The words cut close at his heart, and he tries not to register how fucked up it is to be receiving advice about this from Serena, his ex-girlfriend, his stepsister, whom he has just hurt deeply, who doesn’t deserve this at all -
“Serena, jesus, you don’t have to do this.” The words hang brash in the thick silence, almost turning solid.
She swallows and plows onward. “Maybe you don’t have a fortune to offer her, Dan. Or a stupid title or a crown or a hotel. But you’re a writer, and the pen is mightier than the sword. And you wrote her a really amazing book, okay?”
Dan stares at her in blatant awe. At this particular instant, Serena van der Woodsen is shining her brightest - her good heart is aflame, golden and radiant and outshining her outfit, her hair, her skin.
“Thank you. God…uh, I don’t know what to say.
She smiles all big, the one he used to love so well. “The fact that I rendered Dan Humphrey speechless is enough for now,” she laughs, and he can’t help but join her in a chuckle.
“Hey. Fight for her, okay? Follow your heart. It’s a good one,” and suddenly she’s out the door like a fire extinguished, the words floating mystically in the air.

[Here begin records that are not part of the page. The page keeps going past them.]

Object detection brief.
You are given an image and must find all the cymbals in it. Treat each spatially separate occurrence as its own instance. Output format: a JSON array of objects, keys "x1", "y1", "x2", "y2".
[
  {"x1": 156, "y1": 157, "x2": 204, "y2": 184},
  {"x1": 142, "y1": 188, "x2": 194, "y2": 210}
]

In the settling dust, the late afternoon seeped in honesty and discovery, Dan takes a moment to muse on what had happened.
Then, with something like a battle cry or a laugh lodged in his throat, he rises from his chair. The sun has set, and evening is striding in with her navy-blue cloak, studded with stars. And now, Daniel Humphrey readies himself to fight for his love - he heads towards her, to the shimmering Upper East Side and its luminous Blair Waldorf, his eternal muses.